We might therefore have detected the internal condition of the plant, if, by some inducement, we could have made it write down its own responses. If we could once succeed in this apparently impossible task we should still have to learn the new language and the new script. In a world of so many different scripts, it is certainly undesirable to introduce a new one! I fear the Uniform Script Association will cherish a grievance against us for this. It is fortunate however that the plant-script bears, after all, a certain resemblance to the Devanagari—inasmuch as it is totally unintelligible to any but the very learned!
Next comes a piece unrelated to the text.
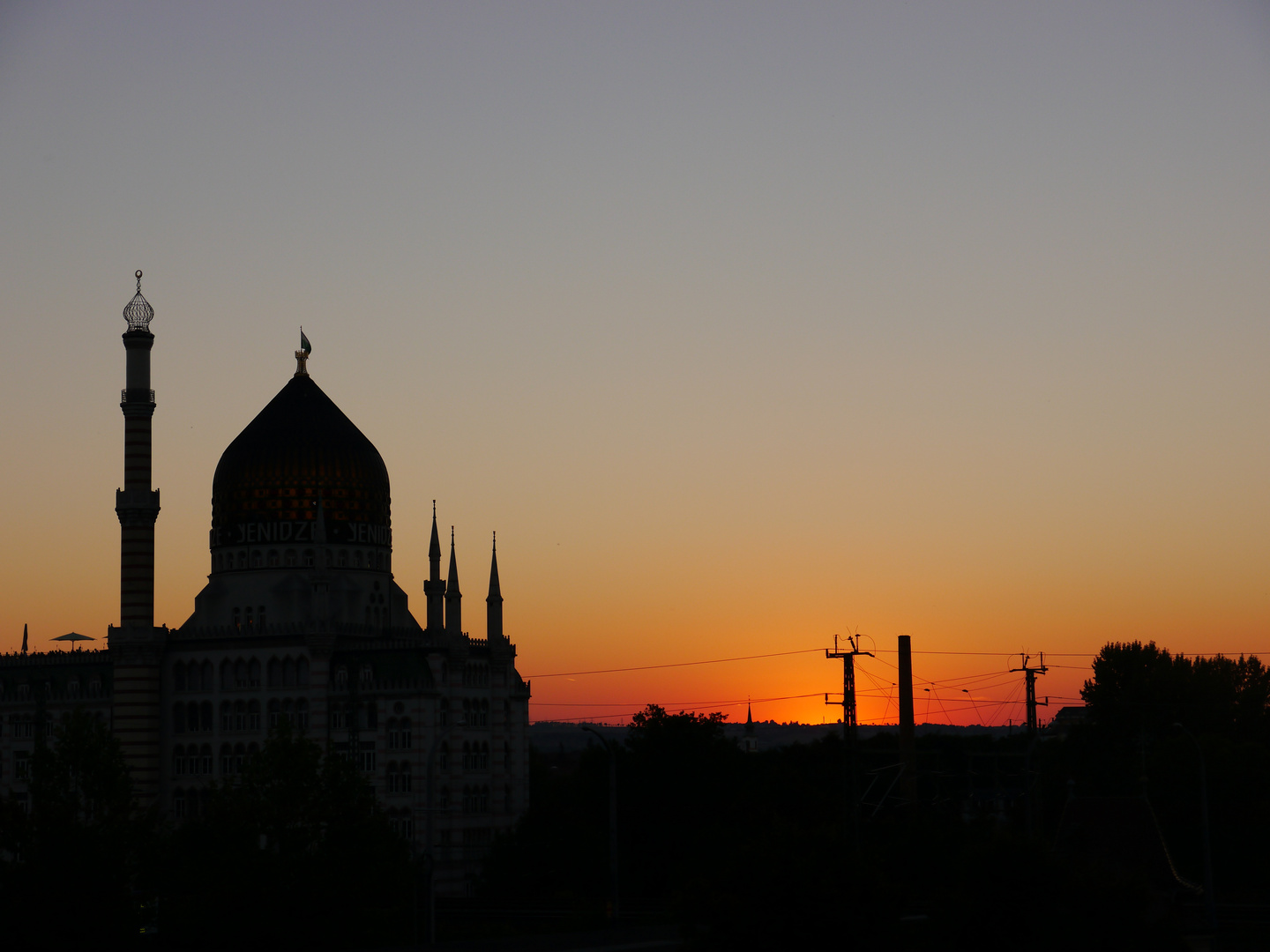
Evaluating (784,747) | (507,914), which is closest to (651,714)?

But there are two serious difficulties in our path; first, to make the plant itself consent to give its evidence; second, through plant and instrument combined, to induce it to give it in writing. It is comparatively easy to make a rebellious child obey: to extort answers from plants is indeed a problem! By many years of close contiguity, however, I have come to have some understanding of their ways. I take this opportunity to make public confession of various acts of cruelty which I have from time to time perpetrated on unoffending plants, in order to compel them to give me answers. For this purpose, I have devised various forms of torment,—pinches simple and revolving, pricks with needles, and burns with acids. But let this pass. I now understand that replies so forced are unnatural, and of no value. Evidence so obtained is not to be trusted. Vivisection, for instance, cannot furnish unimpugnable results, for excessive shock tends of itself to make the response of a tissue abnormal. The experimental organism must therefore be subjected only to moderate stimulation. Again, one has to choose for one's experiment a favourable moment. Amongst plants, as with ourselves, there is, very early in the morning, especially after a cold night, certain sluggishness. The answers, then, are a little indistinct. In the excessive heat of midday, again, though the first few answers are very distinct, yet fatigue soon sets in. On a stormy day, the plant remains obstinately silent. Barring all these sources of aberration, however, if we choose our time wisely, we may succeed in obtaining clear answers, which persist without interruption.